To do
Answer these from the post on a failed collections negotiation:
1. What was the value of the order shipped on open account?
2. On what payment terms were the goods shipped?
3. How many days ahead of the meetings did the writer plan to arrive in the country?

Document excerpt
Tuesday, May 22, 2001

Negotiation Lesson Maker

When I set out to formulate my response to this week’s challenge, I had in mind an international negotiation that I was asked to bring in for my former company. However, it was a negotiation at which I failed miserably. As I tried to clearly recreate the circumstances and my maneuvers, I came across more and more interesting research material such that I felt compelled to recap the work here as my official response to this assignment.

To set the stage, this particular negotiation involved trying to collect on several million dollars in past due invoices owed to the company I was working for by a Saudi Arabian distributor. In several years of successful and ever-larger business dealings with this particular distributor, my company had made a decision to ship a $2 million dollar order on open account as opposed to the typical letter of credit or prepayment basis. A slowing market situation and a company need to book revenue even given the higher collectible risk, drove the decision.

At any rate, the goods were shipped on a Net 30 day basis from the date of arrival in Dubai in the United Arab Emirates. After 120 days, the $2 million was 90 days past due and repeated generic promises of payment had come and gone. As a relatively new member of the team, I was handed a book entitled “The Arab Mind” and a plane ticket to Dubai with the idea that I would meet the distributor and reach a payment agreement.

In retrospect, I might just as easily been handed a mission impossible tape! However, I choreographed what I could by attempting to create a strategy in advance.

First, I asked to meet with the mid-level business team to understand the exact condition of the local market the goods were supposedly meant for sale into. Secondly, I asked for a meeting with the son of the owner to discuss general relationship potentials. Lastly, I asked for a meeting with the father and proprietor to recap my findings and secure a workout plan.

I carefully requested neutral meeting places for each of these meetings and made sure to allow two to three times the clock time I thought necessary so that I would not have to worry about timing. I even decided to arrive in country two days ahead of time to assure I’d be rested and at the last moment even opted to go to the meetings without my watch so I wouldn’t be tempted to watch the clock. I reminded myself to utilize the interpreter but to focus on the key individual and to seek a holistic versus my own preferred sequential range of possible solutions.

Supplied data
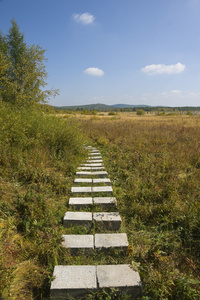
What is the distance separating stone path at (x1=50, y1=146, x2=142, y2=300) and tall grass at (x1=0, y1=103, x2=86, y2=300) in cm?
18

Task output
1. $2 million
2. Net 30 days from the date of arrival in Dubai, United Arab Emirates
3. Two days